The _score calculation depends on the combination of queries used. For instance, a simple query like:

{ "match": { "title": "search" }}

would use Lucene's TFIDFSimilarity, combining:

  • term frequency (TF): how many times does the term search appear in the title field of this document? The more often, the higher the score

  • inverse document frequency (IDF): how many times does the term search appear in the title field of all documents in the index? The more often, the lower the score

  • field norm: how long is the title field? The longer the field, the lower the score. (Shorter fields like title are considered to be more important than longer fields like body.)

  • A query normalization factor. (can be ignored)

On the other hand, a bool query like this:

"bool": {
    "should": [
        { "match": { "title": "foo" }},
        { "match": { "title": "bar" }},
        { "match": { "title": "baz" }}
    ]
}

would calculate the _score for each clause which matches, add them together then divide by the total number of clauses (and once again have the query normalization factor applied).

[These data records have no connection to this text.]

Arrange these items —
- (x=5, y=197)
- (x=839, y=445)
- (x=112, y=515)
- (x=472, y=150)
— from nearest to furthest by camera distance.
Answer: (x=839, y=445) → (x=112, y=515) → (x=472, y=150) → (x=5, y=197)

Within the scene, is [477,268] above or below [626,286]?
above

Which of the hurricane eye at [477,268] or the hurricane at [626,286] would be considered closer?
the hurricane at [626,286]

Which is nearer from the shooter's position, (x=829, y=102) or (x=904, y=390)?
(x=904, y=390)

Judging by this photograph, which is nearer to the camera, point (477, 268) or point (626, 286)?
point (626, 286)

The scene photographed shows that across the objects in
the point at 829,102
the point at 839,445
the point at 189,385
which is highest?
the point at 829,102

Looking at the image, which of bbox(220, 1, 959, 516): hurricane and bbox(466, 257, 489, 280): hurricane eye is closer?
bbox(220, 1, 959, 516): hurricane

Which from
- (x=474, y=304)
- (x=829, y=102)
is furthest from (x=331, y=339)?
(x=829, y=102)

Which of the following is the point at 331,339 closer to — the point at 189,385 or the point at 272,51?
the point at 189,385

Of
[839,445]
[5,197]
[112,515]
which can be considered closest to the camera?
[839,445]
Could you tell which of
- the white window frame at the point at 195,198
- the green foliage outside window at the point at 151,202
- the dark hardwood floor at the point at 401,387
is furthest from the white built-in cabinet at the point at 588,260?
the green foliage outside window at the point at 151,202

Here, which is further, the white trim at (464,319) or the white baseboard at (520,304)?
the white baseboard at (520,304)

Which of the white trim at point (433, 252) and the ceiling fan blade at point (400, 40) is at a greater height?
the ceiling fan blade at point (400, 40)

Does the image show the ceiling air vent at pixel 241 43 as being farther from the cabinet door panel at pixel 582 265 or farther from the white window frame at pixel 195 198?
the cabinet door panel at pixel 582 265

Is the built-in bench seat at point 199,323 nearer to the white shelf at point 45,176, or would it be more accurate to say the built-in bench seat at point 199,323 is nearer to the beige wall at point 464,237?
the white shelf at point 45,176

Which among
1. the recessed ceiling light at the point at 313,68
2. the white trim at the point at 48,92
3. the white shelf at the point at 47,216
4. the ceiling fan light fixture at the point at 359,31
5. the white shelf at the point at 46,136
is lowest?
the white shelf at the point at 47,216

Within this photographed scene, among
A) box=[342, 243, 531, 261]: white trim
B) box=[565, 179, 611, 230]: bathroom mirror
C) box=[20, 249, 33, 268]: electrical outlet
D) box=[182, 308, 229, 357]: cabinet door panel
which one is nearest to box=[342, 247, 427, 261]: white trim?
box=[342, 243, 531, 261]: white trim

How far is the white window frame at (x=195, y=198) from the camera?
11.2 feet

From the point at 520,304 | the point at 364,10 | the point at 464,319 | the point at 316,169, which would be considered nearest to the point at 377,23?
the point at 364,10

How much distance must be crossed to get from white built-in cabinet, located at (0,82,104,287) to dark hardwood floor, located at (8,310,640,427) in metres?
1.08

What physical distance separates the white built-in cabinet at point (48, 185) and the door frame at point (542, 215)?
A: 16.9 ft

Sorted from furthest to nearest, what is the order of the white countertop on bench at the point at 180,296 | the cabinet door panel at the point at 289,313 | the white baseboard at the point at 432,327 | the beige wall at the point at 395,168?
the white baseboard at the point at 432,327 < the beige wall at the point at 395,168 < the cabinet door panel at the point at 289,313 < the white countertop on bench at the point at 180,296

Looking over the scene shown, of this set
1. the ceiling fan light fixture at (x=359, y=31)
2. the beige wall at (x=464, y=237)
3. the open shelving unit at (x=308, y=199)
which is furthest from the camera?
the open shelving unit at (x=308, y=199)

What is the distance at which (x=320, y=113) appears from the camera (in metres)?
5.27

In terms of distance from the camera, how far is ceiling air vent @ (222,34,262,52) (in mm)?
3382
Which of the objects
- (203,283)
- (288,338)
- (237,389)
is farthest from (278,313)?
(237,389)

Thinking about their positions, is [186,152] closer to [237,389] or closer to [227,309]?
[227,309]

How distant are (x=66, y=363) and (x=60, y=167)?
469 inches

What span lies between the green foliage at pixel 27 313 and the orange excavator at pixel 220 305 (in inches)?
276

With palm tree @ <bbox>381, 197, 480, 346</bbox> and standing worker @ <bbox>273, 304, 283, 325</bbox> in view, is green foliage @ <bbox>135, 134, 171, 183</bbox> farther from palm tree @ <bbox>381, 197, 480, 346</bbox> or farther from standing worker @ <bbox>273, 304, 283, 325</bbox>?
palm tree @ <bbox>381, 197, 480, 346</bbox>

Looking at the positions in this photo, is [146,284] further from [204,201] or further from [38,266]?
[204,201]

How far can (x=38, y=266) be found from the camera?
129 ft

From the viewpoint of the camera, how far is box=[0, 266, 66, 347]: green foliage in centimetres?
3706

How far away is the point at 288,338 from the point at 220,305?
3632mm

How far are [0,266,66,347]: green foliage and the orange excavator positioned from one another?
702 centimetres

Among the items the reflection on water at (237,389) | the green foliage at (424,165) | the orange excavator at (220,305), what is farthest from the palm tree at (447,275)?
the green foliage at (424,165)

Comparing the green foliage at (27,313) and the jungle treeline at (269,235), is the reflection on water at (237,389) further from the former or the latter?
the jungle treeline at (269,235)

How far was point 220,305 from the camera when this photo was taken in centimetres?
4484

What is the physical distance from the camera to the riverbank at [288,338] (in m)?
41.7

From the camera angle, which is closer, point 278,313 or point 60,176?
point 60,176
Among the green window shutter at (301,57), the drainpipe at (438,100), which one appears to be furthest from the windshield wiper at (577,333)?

So it depends entirely on what queries you are using.

You can get a detailed explanation of how the _score was calculated by adding the explain parameter to your query:

curl localhost:9200/_search?explain -d '
{
    "query": ....
}'

My question is - how can I represent each score as a ratio?

Without understanding what you want your query to do it is impossible to answer this. Depending on your use case, you could use the function_score query to implement your own scoring algorithm.